1. Because wine industry corporations (like all other corporations) are first and foremost profit-driven. The present system works very well for them in that they make lots of profits and distribute lots of dividends to their shareholders; and this is the ‘número uno’ criterion for decision taking for corporations. Even bigger, more serious issues (like workers’ rights, environmental degradation, social upheaval caused by supermarkets, etc) don’t bother them in the least in their drive for profits, so I don’t see why a nicety, like having more terroir-driven wines, should deviate them from their present course. In fact, I don’t see why the wine industry should not keep going in the direction it’s going in, in the footsteps of the beer industry. A grim scenario, I know. But like they say in Spanish “Piensa mal y acertarás” = “Think bad thoughts, and you’ll be right” !!!

2. Because the present model works for the consumers too, for a variety of reasons: convenience shopping at the supermarket, pricing, influence of marketing/branding/labels, just not caring that much about wine, etc. It doesn’t look like that’s showing any signs of changing.
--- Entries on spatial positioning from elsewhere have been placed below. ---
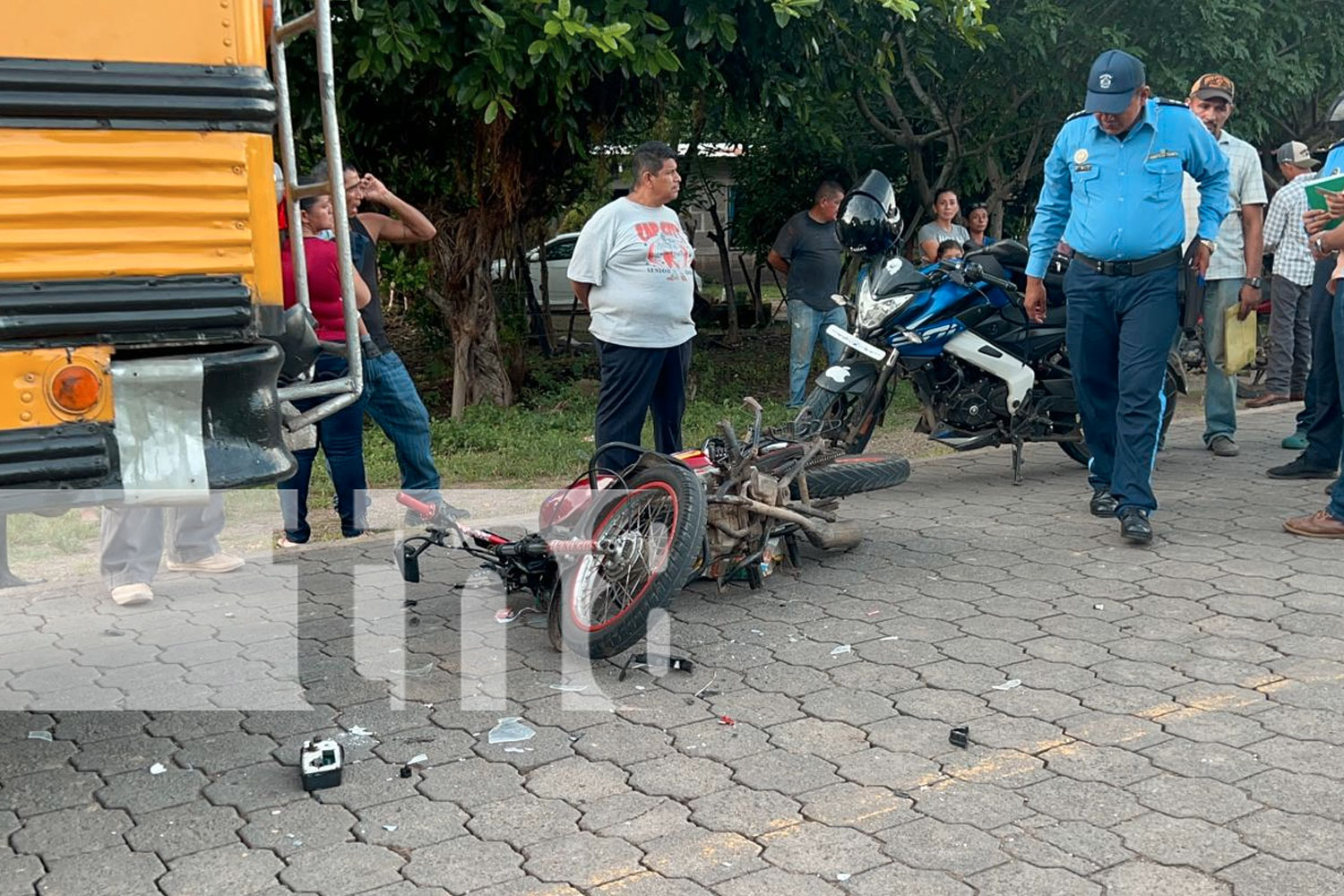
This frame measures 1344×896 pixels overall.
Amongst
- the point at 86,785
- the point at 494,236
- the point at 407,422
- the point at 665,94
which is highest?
the point at 665,94

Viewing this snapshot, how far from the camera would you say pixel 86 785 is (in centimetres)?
417

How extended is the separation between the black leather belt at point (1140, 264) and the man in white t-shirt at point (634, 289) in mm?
1898

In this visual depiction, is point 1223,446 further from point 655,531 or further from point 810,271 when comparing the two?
point 655,531

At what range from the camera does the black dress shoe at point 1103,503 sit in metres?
7.05

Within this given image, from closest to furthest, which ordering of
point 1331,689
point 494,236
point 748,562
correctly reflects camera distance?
point 1331,689, point 748,562, point 494,236

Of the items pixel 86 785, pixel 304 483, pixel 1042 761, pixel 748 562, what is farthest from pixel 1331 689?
pixel 304 483

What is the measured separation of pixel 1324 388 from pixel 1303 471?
47 centimetres

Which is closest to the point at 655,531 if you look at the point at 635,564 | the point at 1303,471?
the point at 635,564

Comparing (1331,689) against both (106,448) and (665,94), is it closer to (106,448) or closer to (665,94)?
(106,448)

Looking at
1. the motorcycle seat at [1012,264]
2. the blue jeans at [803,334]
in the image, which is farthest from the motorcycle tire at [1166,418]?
the blue jeans at [803,334]

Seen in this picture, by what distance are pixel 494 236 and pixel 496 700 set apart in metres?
7.22

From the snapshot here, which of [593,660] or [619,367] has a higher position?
[619,367]

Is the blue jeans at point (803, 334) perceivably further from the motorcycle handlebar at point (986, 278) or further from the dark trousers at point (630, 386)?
the dark trousers at point (630, 386)

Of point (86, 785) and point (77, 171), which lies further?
point (86, 785)
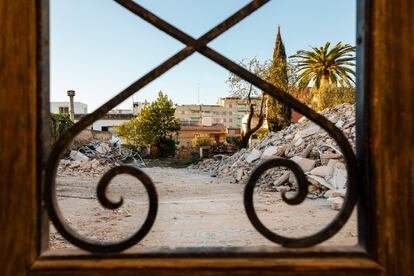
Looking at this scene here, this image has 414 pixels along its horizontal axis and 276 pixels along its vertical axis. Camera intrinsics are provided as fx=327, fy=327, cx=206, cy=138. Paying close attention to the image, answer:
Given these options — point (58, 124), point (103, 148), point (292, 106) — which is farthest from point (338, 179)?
point (103, 148)

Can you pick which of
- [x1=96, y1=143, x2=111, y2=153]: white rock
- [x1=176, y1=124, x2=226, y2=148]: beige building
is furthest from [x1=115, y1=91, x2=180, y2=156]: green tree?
[x1=176, y1=124, x2=226, y2=148]: beige building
Lastly, I believe that the ‘greening’ of consumers (ie increasing awareness and concern about environmental and health issues) is a real phenomenon and a long-term zeitgeist thing that’s been happening for decades and that this is a real pressure on the wine industry, just like it is on any other industry; but I think that it’s a pressure that’s easily dealt with – wine corporations have the budget to ‘greenwash’ themselves and also to actually really reduce their environmental impact. But, IMO, that’s not going to result in more interesting terroir-driven wines being produced – just more of the same boring homogenized ones but with a smaller carbon footprint.

I hope I’m wrong about this. And I hope there’s a place for authentic, natural, terroir-driven, environmentally sustainable wines. Maybe all will be revealed in the following chapters?